__Provided data__
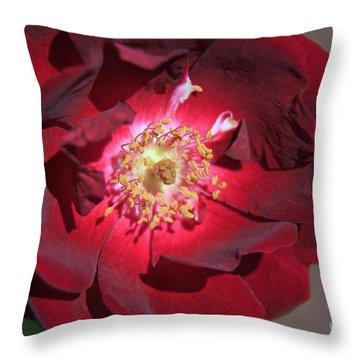 Rose Glow Throw Pillow by Shawn Naranjo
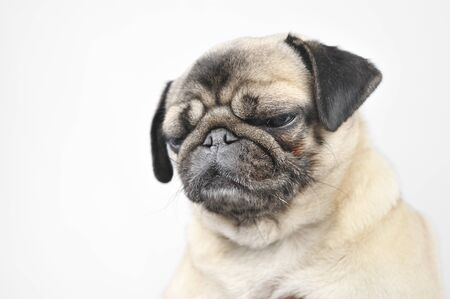 ugliness: detail on the head pugs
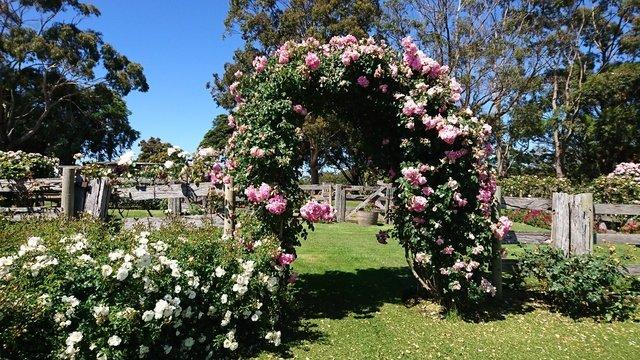 Ten Romantic Garden Elements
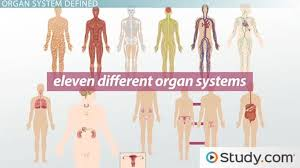Anatomy And Physiology Definitions What Is An Organ System Definition U0026 Pictures Video U0026 Lesson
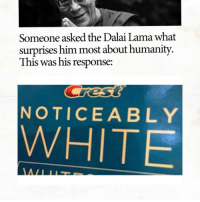 Dalai Lama, White, and Humanity: Someone asked the Dalai Lama what  surprises him most about humanity.  This was his response:  NOTICEABLY  WHITE https://t.co/u9TO6JkxBL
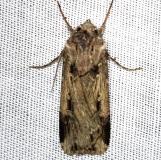 10664 Subterranean Dart Alexander Springs Ocala Natl Foresta 3-18-13 (45)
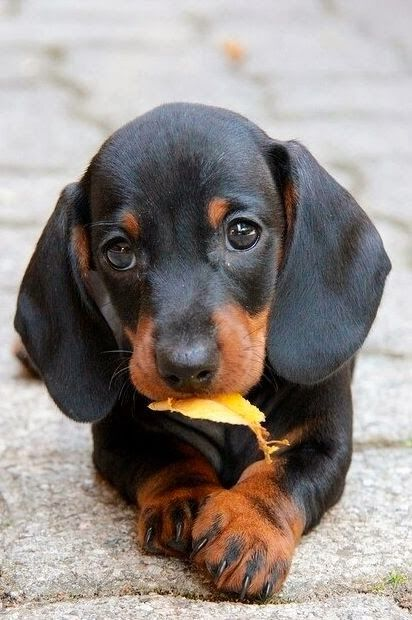 Top 5 Smallest dog breeds The Pet's Planet. This is truly a beautiful Dachshund face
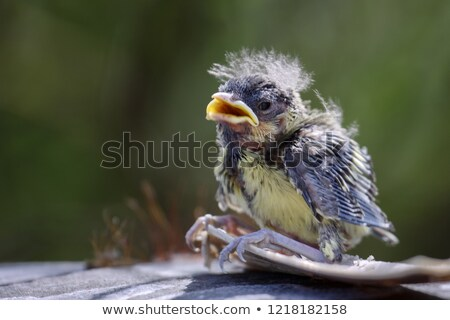 blue tit fledgling clinging stock photo © suerob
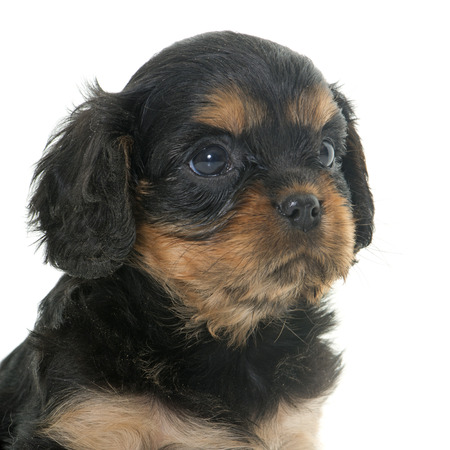 cavalier: puppy cavalier king charles in front of white background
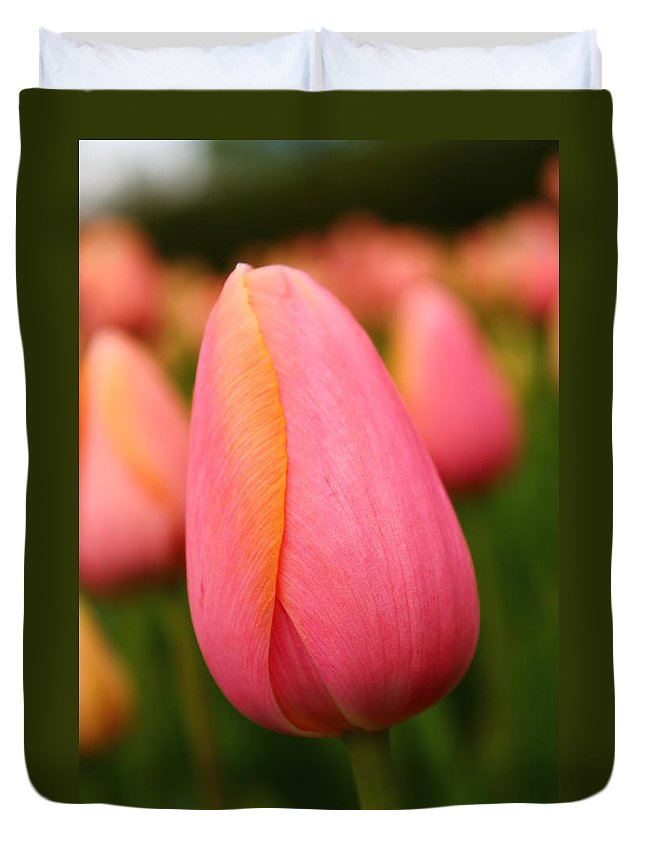 Tulip Duvet Cover featuring the photograph Pink Silk by Catie Canetti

__What the exercise asks__
Although the records contain pictures, the copy should hold only their text, reproduced exactly.

__Exercise solution__
 Rose Glow Throw Pillow by Shawn Naranjo
 ugliness: detail on the head pugs
 Ten Romantic Garden Elements
Anatomy And Physiology Definitions What Is An Organ System Definition U0026 Pictures Video U0026 Lesson
 Dalai Lama, White, and Humanity: Someone asked the Dalai Lama what  surprises him most about humanity.  This was his response:  NOTICEABLY  WHITE https://t.co/u9TO6JkxBL
 10664 Subterranean Dart Alexander Springs Ocala Natl Foresta 3-18-13 (45)
 Top 5 Smallest dog breeds The Pet's Planet. This is truly a beautiful Dachshund face
 blue tit fledgling clinging stock photo © suerob
 cavalier: puppy cavalier king charles in front of white background
 Tulip Duvet Cover featuring the photograph Pink Silk by Catie Canetti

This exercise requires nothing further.